Currabubula Station, widely regarded as one of northern New South Wales’ finest cattle and cropping properties, is back on the market after changing hands just three years ago.
Located 38km south-west of the regional centre of Tamworth and spanning 2400 hectares, Currabubula is a premium beef producing property running more than 1200 cows selling off weaner calves, with a carry capacity of 18,000 DSE.
The property was purchased in 2015 for around $8.5 million by the United World Enterprise Group (UWE) established in 1993 in Australia by Australian citizens, Jimmy Liu and wife Freda Feng. The couple have now decided to downsize and buy closer to their Sydney base.
They originally exported health products to China, but today UWE is a commodity trader specialising in facilitating agribusiness exports, especially grain, oilseeds and beef, and has recently moved into cottonseed exports on the back of strong demand from China. The company acts as a selling agent between Australian suppliers and buyers in China, which is currently the largest export market for Australian cottonseed.
Positioned in the heart of the Liverpool Plains region, the large-scale Currabubula Station cattle enterprise is blessed by some of the best soils money can buy – ranging from heavy chocolate to red basalt loams.
The areas of cultivation have grown a range of cash and fodder crops including barley, wheat, lucerne and forage sorghum.
Clean green emphasis in branded beef
Currently, Currabubula is run as a part of a vertically-integrated branded beef business generating processing grainfed and grassfed Black Angus and Wagyu beef products for export to China, Vietnam and south-east Asia as well as the domestic market.
Soon after it last sold three years ago, Mr Liu told Tamworth’s Northern Daily Leader he had he purchased the property after seeing significant demand for quality beef from his existing customer base in China.
“The company is a true paddock-to-plate business, slaughtering Currabubula Station cattle and exporting direct to customers in China.”
In consultation with an IT firm, the company developed a tracking process for cattle so customers from China could “see cattle on the station feeding and watering.”
“Australia has a fantastic reputation for clean, green meat and as time passes, business on the back of this reputation will grow. Currabubula is not treating this as a commodity like grain or hay, but beef that we can differentiate and create a niche that will see continued growth. When customers visit the farm, they all comment on the calm, stress-free environment the cattle live in,” Mr Liu said.

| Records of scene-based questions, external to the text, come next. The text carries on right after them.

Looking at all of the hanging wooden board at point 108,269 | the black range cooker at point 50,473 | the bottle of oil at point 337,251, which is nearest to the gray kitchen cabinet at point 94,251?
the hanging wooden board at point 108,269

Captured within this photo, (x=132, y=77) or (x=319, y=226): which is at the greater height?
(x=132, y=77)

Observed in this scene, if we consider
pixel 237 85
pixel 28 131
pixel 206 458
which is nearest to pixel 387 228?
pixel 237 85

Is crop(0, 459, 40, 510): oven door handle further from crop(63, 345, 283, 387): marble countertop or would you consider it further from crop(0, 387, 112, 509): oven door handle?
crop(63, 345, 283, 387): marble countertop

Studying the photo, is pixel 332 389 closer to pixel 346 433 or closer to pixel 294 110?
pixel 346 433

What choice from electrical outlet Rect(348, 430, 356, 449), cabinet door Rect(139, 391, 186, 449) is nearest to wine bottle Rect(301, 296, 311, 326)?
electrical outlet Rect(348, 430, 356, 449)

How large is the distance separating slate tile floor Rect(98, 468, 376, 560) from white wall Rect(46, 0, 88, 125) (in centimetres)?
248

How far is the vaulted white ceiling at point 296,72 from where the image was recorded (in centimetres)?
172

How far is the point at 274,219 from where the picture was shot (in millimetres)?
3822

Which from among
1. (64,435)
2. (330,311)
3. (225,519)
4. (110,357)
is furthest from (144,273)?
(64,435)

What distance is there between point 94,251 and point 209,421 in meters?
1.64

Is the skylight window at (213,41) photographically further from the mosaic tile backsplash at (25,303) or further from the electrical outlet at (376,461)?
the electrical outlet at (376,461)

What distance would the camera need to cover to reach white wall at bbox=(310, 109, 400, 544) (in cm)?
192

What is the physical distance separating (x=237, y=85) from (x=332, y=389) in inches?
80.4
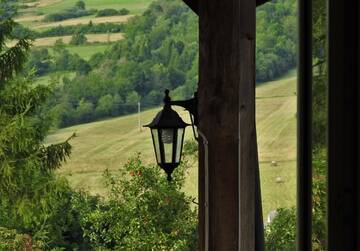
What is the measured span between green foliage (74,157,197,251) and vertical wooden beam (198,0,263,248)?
393 centimetres

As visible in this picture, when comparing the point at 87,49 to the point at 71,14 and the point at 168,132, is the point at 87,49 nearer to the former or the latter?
the point at 71,14

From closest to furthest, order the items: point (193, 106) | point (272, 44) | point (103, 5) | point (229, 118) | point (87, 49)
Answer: point (229, 118), point (193, 106), point (272, 44), point (87, 49), point (103, 5)

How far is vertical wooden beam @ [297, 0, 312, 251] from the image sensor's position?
18.3 inches

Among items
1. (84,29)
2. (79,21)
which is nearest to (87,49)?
(84,29)

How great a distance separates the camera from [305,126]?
0.48 meters

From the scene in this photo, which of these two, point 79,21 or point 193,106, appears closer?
point 193,106

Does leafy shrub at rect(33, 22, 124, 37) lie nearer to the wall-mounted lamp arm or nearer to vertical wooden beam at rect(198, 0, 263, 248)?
the wall-mounted lamp arm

He said he was most proud of helping Australian producers to find market pathways overseas and helping overseas customers to import clean, green Australian products because it benefits everyone.
Luke Kenniff from Sydney-based Harvest Agents and Advisory said given the natural topography and infrastructure, the property could also be run as:
Currabubula’s blue-ribbon assets include water licences, a hangar and airstrip strip. Pastoria, one of the original homesteads, has been transformed into a premium function and accommodation centre sleeping 20 people.
The property is supported by a 740ML unregulated water licence and is well watered by a storage dams and numerous bores.
Mr Kenniff said Currabubula was a wonderful property that would suit a range of people wanting to diversify in these current dry conditions.
“It is in a range and size that would suit a number of parties including high-net worth individuals, current industry players seeking a breeder or grazing enterprise, corporates and institutions. There’s interest from domestics as well as overseas,” he said.